People have accepted the idea for a long time. Millions of teenagers have been accused of causing their parents’ gray hairs. But scientists weren’t so sure.  Parents tend to reach the age where the first gray hairs typically emerge, so the presence—and stress—of teenagers in the house may be pure coincidence.  Aging is still the most common reason we turn gray.

Then, in 2016, researchers confirmed that stress could be directly responsible for gray hairs. But how that happened was still unclear. For the next few years, a group at Harvard tested several hypotheses.  

One of the most likely links they suspected was the hormone cortisol. Your adrenal glands flood your body with this steroid to protect you when you are under stress. It affects glucose metabolism in your bloodstream, blood pressure, and blood circulation to prepare you for survival under duress.

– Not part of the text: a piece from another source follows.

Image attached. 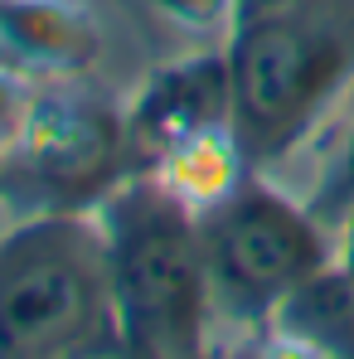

That proved to be a blind alley.

Certain illnesses and nutritional deficiencies can also bring on the gray. That type of grayness may be reversible.  The usual culprits are low vitamin B12, iron and high-density cholesterol. But those aren’t factors in sudden graying from stress. And you can even reverse the graying process from these processes if the deficiencies are treated.

In contrast, when stress is the reason for hair to go gray, the condition is permanent.

Finally, in a paper just published this year in Nature, Harvard researchers unveiled the “root” of the problem.  Literally the root of your hairs, or follicles. The follicle is the tiny sac from which each hair grows. That’s where the stem cells that supply melanin live. These stem cells convert into pigment-producing cells that give your hair color. When stress injures or destroys them, they are no longer able to produce melanin, and new hairs emerge as gray or white. 

Now that we know what is happening, the question is how to use it. So far, there is no magic to restore pigment stem cells in your scalp.

The one thing this research does tell you, however, is that stress is serious business. It affects your body in numerous ways. Gray hair is cosmetic. Other side effects of uncontrolled stress like heart attacks and strokes are much more frightening.

Whatever you need to do to deal with excess stress—whether it’s exercise, yoga, meditation, changing jobs, saying no to overwhelming obligations, or medical help, do it. Don’t give stress the upper hand because it could bring you down.